A powerful Agentic-Ai application that converts natural language queries into SQL commands and executes them against your database. Built with FastAPI, Streamlit, and Langgraph and LangChain Tools, Talk2Database makes database interaction accessible to everyone, regardless of their SQL expertise.
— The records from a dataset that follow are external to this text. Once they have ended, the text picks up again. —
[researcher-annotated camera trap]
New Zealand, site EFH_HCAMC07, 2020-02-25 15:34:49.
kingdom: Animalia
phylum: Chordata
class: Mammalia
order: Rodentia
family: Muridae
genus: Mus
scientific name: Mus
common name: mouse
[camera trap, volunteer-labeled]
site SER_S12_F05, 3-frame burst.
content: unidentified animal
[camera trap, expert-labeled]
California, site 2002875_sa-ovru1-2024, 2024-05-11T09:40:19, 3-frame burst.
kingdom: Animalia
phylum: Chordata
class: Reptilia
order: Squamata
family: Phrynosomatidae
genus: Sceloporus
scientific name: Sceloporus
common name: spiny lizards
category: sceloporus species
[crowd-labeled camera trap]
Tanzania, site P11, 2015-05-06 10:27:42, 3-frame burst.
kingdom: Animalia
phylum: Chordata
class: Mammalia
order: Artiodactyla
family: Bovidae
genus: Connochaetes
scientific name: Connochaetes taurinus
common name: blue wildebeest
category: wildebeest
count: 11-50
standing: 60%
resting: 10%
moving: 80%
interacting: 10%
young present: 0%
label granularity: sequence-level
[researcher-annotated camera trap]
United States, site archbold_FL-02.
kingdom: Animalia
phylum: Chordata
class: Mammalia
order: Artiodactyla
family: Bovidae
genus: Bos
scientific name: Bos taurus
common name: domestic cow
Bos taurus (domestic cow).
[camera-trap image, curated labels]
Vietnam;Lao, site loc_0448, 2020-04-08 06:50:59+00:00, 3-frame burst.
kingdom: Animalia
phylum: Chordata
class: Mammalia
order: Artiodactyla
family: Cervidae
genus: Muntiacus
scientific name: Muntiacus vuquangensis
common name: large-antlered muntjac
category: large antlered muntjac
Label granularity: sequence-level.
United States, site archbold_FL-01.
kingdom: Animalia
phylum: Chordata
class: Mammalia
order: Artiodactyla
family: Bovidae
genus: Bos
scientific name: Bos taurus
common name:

- Natural Language to SQL: Convert plain English questions into optimized SQL queries
- Multi-Database Support: Compatible with MySQL, PostgreSQL, and SQLite databases
- AI-Powered Query Generation: Uses advanced LLM models (Groq/Llama) for intelligent query creation
- Interactive Web Interface: User-friendly Streamlit frontend with authentication
- RESTful API: FastAPI backend with comprehensive API endpoints
- Query Validation: Automatic SQL query checking and optimization
- Secure Authentication: User registration and login system
- Docker Support: Containerized deployment for easy scaling
- AWS Integration: Ready for cloud deployment with CI/CD pipeline on EC2 with ECR.
Talk2Database follows a modern microservices architecture with clear separation of concerns:
The application workflow consists of the following steps:
- User Authentication: Secure login/registration system
- Database Connection: Connect to your target database
- Natural Language Input: User enters questions in plain English
- AI Processing: LangGraph workflow processes the query through multiple stages:
- SQL Agent initialization
- Table listing and schema retrieval
- SQL query generation using LLM
- Query validation and optimization
- Query execution and result formatting
- Response Generation: Natural language response with query results
Before installing Talk2Database, ensure you have the following:
- Python 3.12+ installed on your system
- Docker (optional, for containerized deployment)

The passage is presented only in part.